> [Aim of the task]:
Everything from the line containing "Aufbauend auf den" to the last line of the data below should be copied word for word, and nothing else.

> [Available records]:
▼▼▼
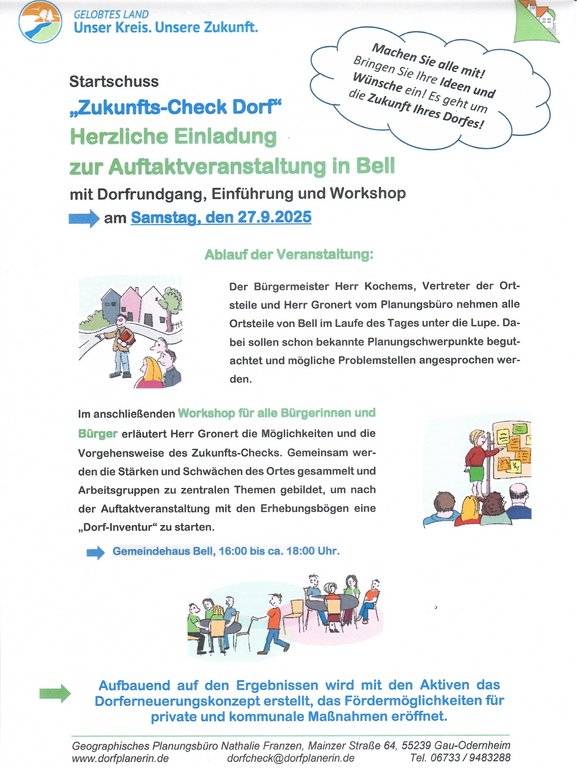 GELOBTES LAND
Unser Kreis. Unsere Zukunft.

Machen Sie alle mit! Bringen Sie Ihre Ideen und Wünsche ein! Es geht um die Zukunft Ihres Dorfes!

Startschuss
„Zukunfts-Check Dorf“
Herzliche Einladung
zur Auftaktveranstaltung in Bell
mit Dorfrundgang, Einführung und Workshop
am Samstag, den 27.9.2025

Ablauf der Veranstaltung:

Der Bürgermeister Herr Kochems, Vertreter der Ortsteile und Herr Gronert vom Planungsbüro nehmen alle Ortsteile von Bell im Laufe des Tages unter die Lupe. Dabei sollen schon bekannte Planungschwerpunkte begutachtet und mögliche Problemstellen angesprochen werden.

Im anschließenden Workshop für alle Bürgerinnen und Bürger erläutert Herr Gronert die Möglichkeiten und die Vorgehensweise des Zukunfts-Checks. Gemeinsam werden die Stärken und Schwächen des Ortes gesammelt und Arbeitsgruppen zu zentralen Themen gebildet, um nach der Auftaktveranstaltung mit den Erhebungsbögen eine „Dorf-Inventur“ zu starten.

Gemeindehaus Bell, 16:00 bis ca. 18:00 Uhr.

Aufbauend auf den Ergebnissen wird mit den Aktiven das Dorferneuerungskonzept erstellt, das Fördermöglichkeiten für private und kommunale Maßnahmen eröffnet.

Geographisches Planungsbüro Nathalie Franzen, Mainzer Straße 64, 55239 Gau-Odernheim
www.dorfplanerin.de dorfcheck@dorfplanerin.de Tel. 06733 / 9483288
▲▲▲
> [Exercise result]:
Aufbauend auf den Ergebnissen wird mit den Aktiven das Dorferneuerungskonzept erstellt, das Fördermöglichkeiten für private und kommunale Maßnahmen eröffnet.

Geographisches Planungsbüro Nathalie Franzen, Mainzer Straße 64, 55239 Gau-Odernheim
www.dorfplanerin.de dorfcheck@dorfplanerin.de Tel. 06733 / 9483288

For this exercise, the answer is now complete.